**Listed records:**
══════

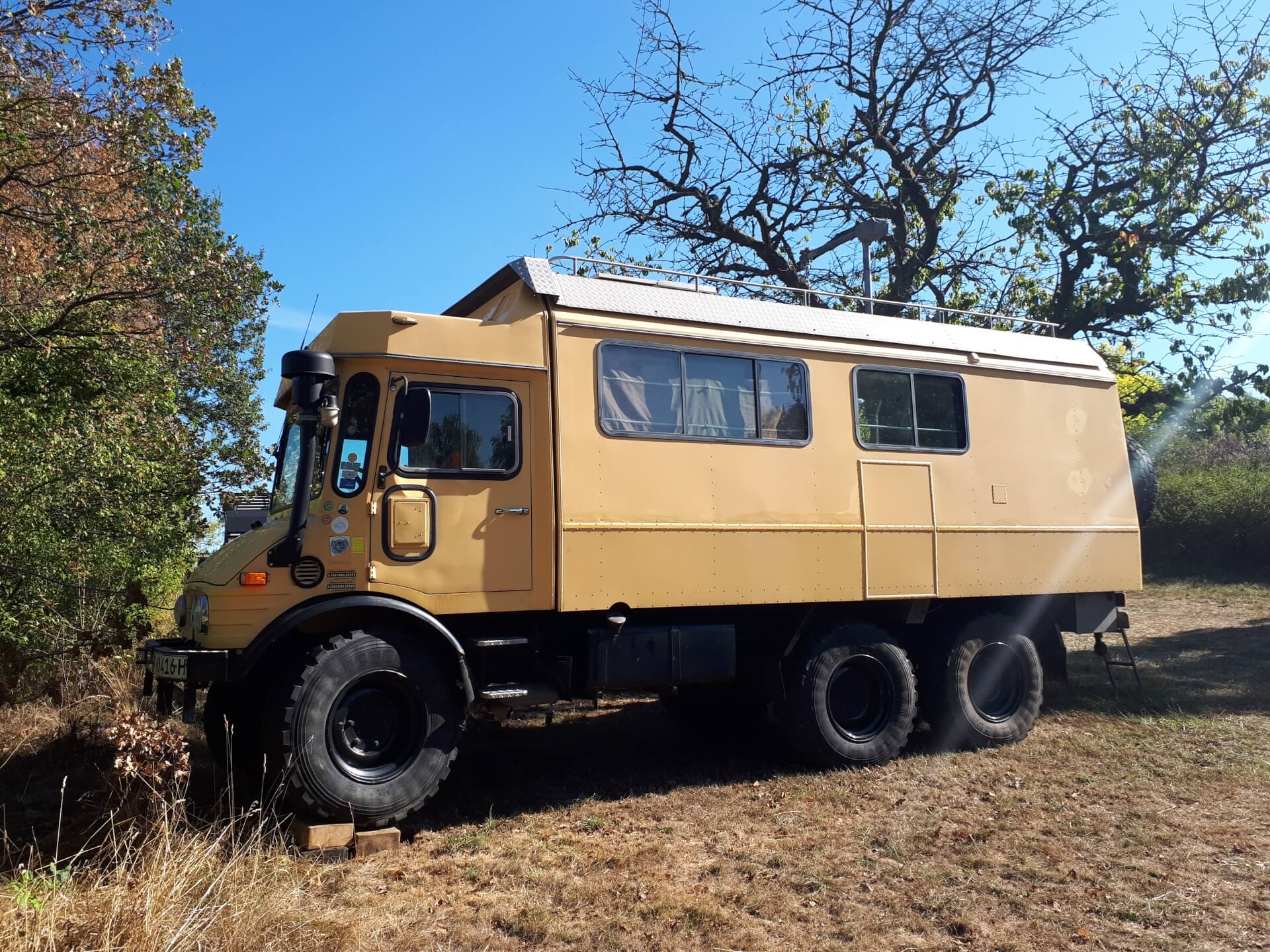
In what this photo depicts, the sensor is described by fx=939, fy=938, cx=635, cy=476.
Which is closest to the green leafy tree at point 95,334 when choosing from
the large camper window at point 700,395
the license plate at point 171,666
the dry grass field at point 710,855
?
the dry grass field at point 710,855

══════

**Task to carry out:** Copy out the data above word for word, leaving out the pictures.

**Answer to this task:**
In what this photo depicts, the sensor is described by fx=939, fy=938, cx=635, cy=476.
Which is closest to the green leafy tree at point 95,334 when choosing from
the large camper window at point 700,395
the license plate at point 171,666
the dry grass field at point 710,855
?
the dry grass field at point 710,855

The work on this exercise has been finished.